**WHAT IS REQUIRED:** In the passage on ending farm subsidies below, what share of farm bill spending have food stamps made up in recent years?

**PASSAGE SHOWN:**
◇ ◇ ◇ ◇ ◇
Ending Farm Subsidies: Unplowed Common Ground

In recent years, food stamps have constituted about 80 percent of farm bill spending, which may be why nearly 100 percent of public debate has focused there. Unfortunately, with all of the attention on food stamps, both political parties have missed the opportunity for reform that lies in the remaining 20 percent of the farm bill.

In recent years, food stamps have constituted about 80 percent of farm bill spending, which may be why nearly 100 percent of public debate has focused there.1 Unfortunately, with all of the attention on food stamps, both political parties have missed the opportunity for reform that lies in the remaining 20 percent of the farm bill.
◇ ◇ ◇ ◇ ◇
**DATA EXCERPT:**
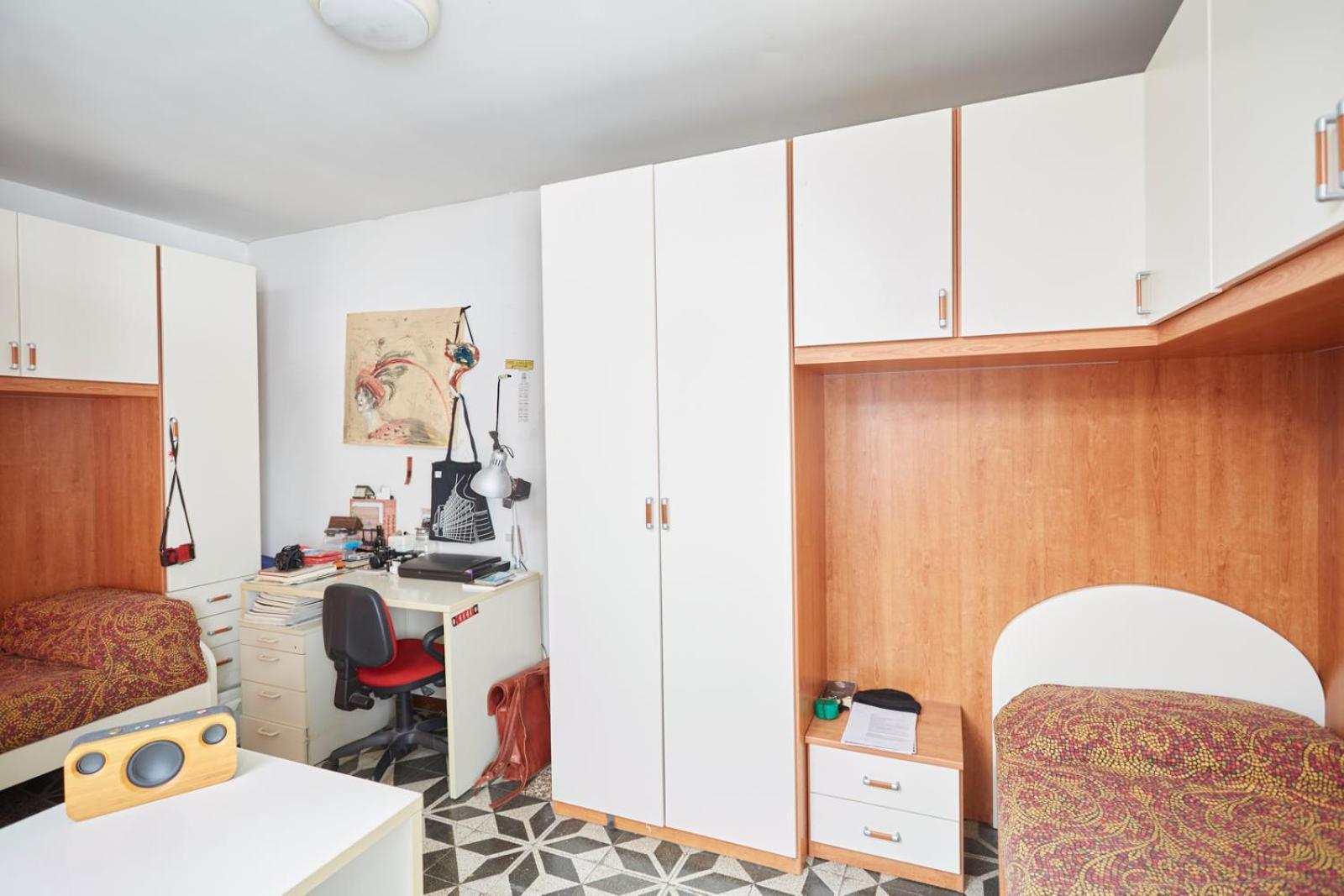 Amdg Hostel Venice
◇ ◇ ◇ ◇ ◇
**EXPECTED ANSWER:** About 80 percent.